_Page text_
· · · · · · ·

A statistically representative synthetic sample of 20,000 Americans. Each record is a simulated survey respondent.

people

Format

A tibble with 20,000 rows and 40 variables:

id

Sequential unique ID

fname

Random first name, see details

lname

Random last name, see details

gender

Biological sex

age

Age capped at 85

race

Race and Ethnicity

edu

Educational attainment

div

Census regional division

married

Marital status

house_size

Household size

children

Has children

us_citizen

Is a US citizen

us_born

Was born in the Us

house_income

Family income

emp_status

Employment status

emp_sector

Employment sector

hours_work

Hours worked per week

hours_vary

Hours vary week to week

mil

Has served in the military

house_own

Home ownership

metro

Lives in metropolitan area

internet

Household has internet access

foodstamp

Receives food stamps

house_moved

Moved in the last year

pub_contact

Contacted or visited a public official

boycott
hood_group

Participated in a community association

hood_talks

Talked with neighbors

hood_trust

Trusts neighbors

tablet

Uses a tablet or e-reader

texting

Uses text messaging

social

Uses social media

volunteer

Volunteered

register

Is registered to vote

vote

Voted in the 2014 midterm elections

party

Political party

religion

Religious (evangelical) affiliation

ideology

Political ideology

govt

Follows government and public affairs

guns

Owns a gun

Source

“For Weighting Online Opt-In Samples, What Matters Most?” Pew Research Center, Washington, D.C. (January 26, 2018) https://www.pewresearch.org/methods/2018/01/26/for-weighting-online-opt-in-samples-what-matters-most/

Details

This dataset was originally produced by the Pew Research center for their paper entitled For Weighting Online Opt-In Samples, What Matters Most? The synthetic population dataset was created to serve as a reference for making online opt-in surveys more representative of the overall population.

See Appendix B: Synthetic population dataset for a more detailed description of the method for and rationale behind creating this dataset.

· · · · · · ·

_Information given_

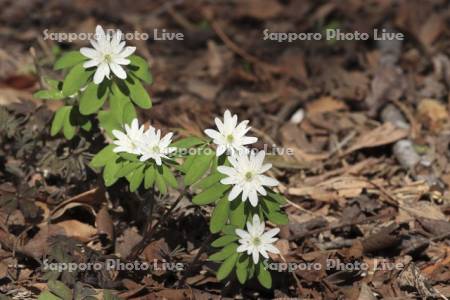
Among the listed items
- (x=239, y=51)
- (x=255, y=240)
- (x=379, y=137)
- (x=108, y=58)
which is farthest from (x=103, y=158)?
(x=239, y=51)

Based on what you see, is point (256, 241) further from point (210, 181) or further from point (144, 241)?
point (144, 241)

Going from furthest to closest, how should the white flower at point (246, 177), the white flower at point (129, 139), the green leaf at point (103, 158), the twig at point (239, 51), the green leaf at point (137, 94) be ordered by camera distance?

· · · · · · ·

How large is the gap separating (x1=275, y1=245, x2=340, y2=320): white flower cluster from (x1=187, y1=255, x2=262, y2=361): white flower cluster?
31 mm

· · · · · · ·

_Things to do_
[1] Retype the dataset description from "This dataset was" up to and including "the overall population.".
[2] Extend the dataset description, picking up right after its final sentence.
The entries are drawn from a different source than the dataset description.

_Responses to the exercise_
[1]
This dataset was originally produced by the Pew Research center for their paper entitled For Weighting Online Opt-In Samples, What Matters Most? The synthetic population dataset was created to serve as a reference for making online opt-in surveys more representative of the overall population.

[2]
In short, the dataset was created to overcome the limitations of using large, federal benchmark survey datasets such as the American Community Survey (ACS) or Current Population Survey (CPS). These surveys often do not contain the exact questions asked in online-opt in surveys, keeping them from being used for proper adjustment.

This synthetic dataset was created by combining nine separate benchmark datasets. Each had a set of common demographic variables but many added unique variables such as gun ownership or voter registration. The surveys were combined, stratified, sampled, combined, and imputed to fill missing values from each. From this large dataset, the original 20,000 surveys from the ACS were kept to ensure accurate demographic distribution.

The names were RANDOMLY assigned to respondents to better simulate a synthetic sample of the population. First names were taken from the babynames dataset which contains the Social Security Administration's record of baby names from 1880 to 2017 along with gender and proportion. First names were proportionally randomly assigned by birth year and sex. Last names were taken from the Census Bureau, who provides the 162,254 most common last names in the 2010 Census, covering over 90% of the population. For a given surname, the proportion of that name belonging to members of each race and ethnicity is provided. The last names were proportionally randomly assigned by race.